RECORDS SUPPLIED Block Start
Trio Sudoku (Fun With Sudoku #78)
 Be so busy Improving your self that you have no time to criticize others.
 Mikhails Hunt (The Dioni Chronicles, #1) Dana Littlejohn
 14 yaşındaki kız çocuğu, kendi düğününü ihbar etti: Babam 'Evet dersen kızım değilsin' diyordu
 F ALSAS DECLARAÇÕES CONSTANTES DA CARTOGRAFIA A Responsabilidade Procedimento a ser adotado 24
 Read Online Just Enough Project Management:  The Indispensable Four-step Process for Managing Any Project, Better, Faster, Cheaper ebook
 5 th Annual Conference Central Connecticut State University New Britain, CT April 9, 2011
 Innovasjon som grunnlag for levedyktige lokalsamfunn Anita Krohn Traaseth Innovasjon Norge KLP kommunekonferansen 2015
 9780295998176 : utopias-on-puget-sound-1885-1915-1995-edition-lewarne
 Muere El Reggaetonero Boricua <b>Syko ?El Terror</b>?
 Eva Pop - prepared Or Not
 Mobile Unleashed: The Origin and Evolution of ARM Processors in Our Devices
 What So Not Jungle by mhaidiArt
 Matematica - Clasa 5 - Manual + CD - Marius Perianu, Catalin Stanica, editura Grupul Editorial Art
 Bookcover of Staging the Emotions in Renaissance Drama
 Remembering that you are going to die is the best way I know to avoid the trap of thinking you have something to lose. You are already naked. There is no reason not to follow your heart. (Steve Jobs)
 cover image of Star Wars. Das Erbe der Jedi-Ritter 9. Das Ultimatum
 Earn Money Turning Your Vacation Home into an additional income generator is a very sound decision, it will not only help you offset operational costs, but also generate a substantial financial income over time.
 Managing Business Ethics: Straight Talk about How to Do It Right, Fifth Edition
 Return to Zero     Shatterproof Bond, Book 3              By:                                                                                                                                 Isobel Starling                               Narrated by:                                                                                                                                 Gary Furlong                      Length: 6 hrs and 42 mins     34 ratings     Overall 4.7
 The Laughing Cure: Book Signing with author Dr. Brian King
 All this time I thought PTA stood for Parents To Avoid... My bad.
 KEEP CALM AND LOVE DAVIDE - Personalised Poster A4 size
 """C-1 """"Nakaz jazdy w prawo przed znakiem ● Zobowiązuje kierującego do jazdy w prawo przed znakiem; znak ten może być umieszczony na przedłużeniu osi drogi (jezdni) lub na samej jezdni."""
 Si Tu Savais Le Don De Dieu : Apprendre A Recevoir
RECORDS SUPPLIED Block End
WHAT THE EXERCISE ASKS:
Reproduce, word for word, every line starting at the line that contains "przed znakiem ●" and ending with the final line of the entries.

EXERCISE SOLUTION:
 """C-1 """"Nakaz jazdy w prawo przed znakiem ● Zobowiązuje kierującego do jazdy w prawo przed znakiem; znak ten może być umieszczony na przedłużeniu osi drogi (jezdni) lub na samej jezdni."""
 Si Tu Savais Le Don De Dieu : Apprendre A Recevoir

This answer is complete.